Die Burgruine ist das zweite Aushängeschild. Die Höhenburg ist auf ihrem Bergvorsprung wahrlich nicht zu übersehen. Zwischen 914 und 930 ließen die Regensburger Bischöfe die Burg zur Abwehr gegen die Ungarn bauen, teilweise nutzten sie es sogar als Residenz. Im Mittelalter entwickelte sich rund um die mächtige Anlage eine bürgerliche Siedlung. Im Laufe der Jahrhunderte wechselten sich die Besitzer spielend. Sie wurde belagert, zerstört und wieder aufgebaut. Ab dem 17. Jahrhundert verfiel die Burg allmählich zur Ruine, wurde zeitweise sogar als Steinbruch genutzt.  

Wie üblich ist die Historie der Burgruine eng mit der der Stadt verknüpft.

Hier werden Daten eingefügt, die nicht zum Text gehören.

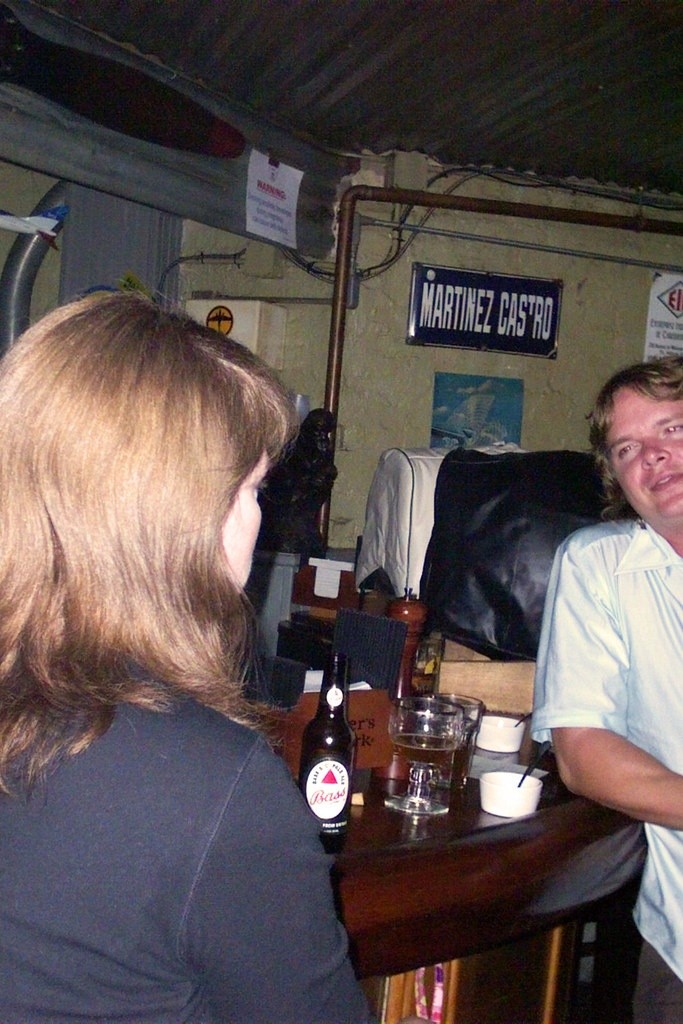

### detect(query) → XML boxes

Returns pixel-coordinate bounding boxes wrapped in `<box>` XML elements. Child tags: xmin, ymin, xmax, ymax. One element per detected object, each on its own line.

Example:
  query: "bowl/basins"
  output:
<box><xmin>477</xmin><ymin>771</ymin><xmax>543</xmax><ymax>818</ymax></box>
<box><xmin>476</xmin><ymin>716</ymin><xmax>526</xmax><ymax>753</ymax></box>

Seit den Anfängen des 18. Jahrhunderts gehörte Donaustauf mit seiner zunehmend verfallenden Burg zum Königreich Bayern, ab 1812 zum Fürstengeschlecht Thurn und Taxis.

All zuviel steht nicht mehr von der Burg. Die nördlich vorgelagerte Vorburg ist heute ein Friedhof. Durch das Burgtor treten wir in das ehemalige Innere ein. Ein Stumpf des östlichen Rundturms ist zu sehen. Zwei Mauern mit Wandnischen der quadratisch angelegten Kapelle haben die Zeit überlebt. Eine Mauer des Palas gibt es noch. Anhand der Aufzählung merkt man, dass das recht dürftig ist. Eine Ruine eben.

Es beeinträchtigt jedoch nicht diesen fantastischen Blick. Wieder über das breite Donautal. Wieder von Regensburg ins Straubing. Über die unfassbar breite Donau hinweg. Irre wie dieser Strom im Laufe der Jahre von den Menschen begradigt wurde. Zeit nehmen. Verweilen. Genießen.

Donaustauf. So sehr es sich anstrengt. Der Markt wird immer im Schatten der Walhalla stehen. Den Namen werden sich nicht viele merken, wollen die Einwohner wohl auch gar nicht, die Walhalla dagegen schon. Dafür ist dieser Prunkbau zu imposant und monumental, in seiner Bedeutung zu herausragend. Ein Denkmal der deutschen Identitätssuche, in einer Reihe mit dem Brandenburger Tor, dem Hermannsdenkmal oder dem Niederwalddenkmal in Rüdesheim. Daher ein Muss auf jeder Sightseeing-Liste. Unbedingt.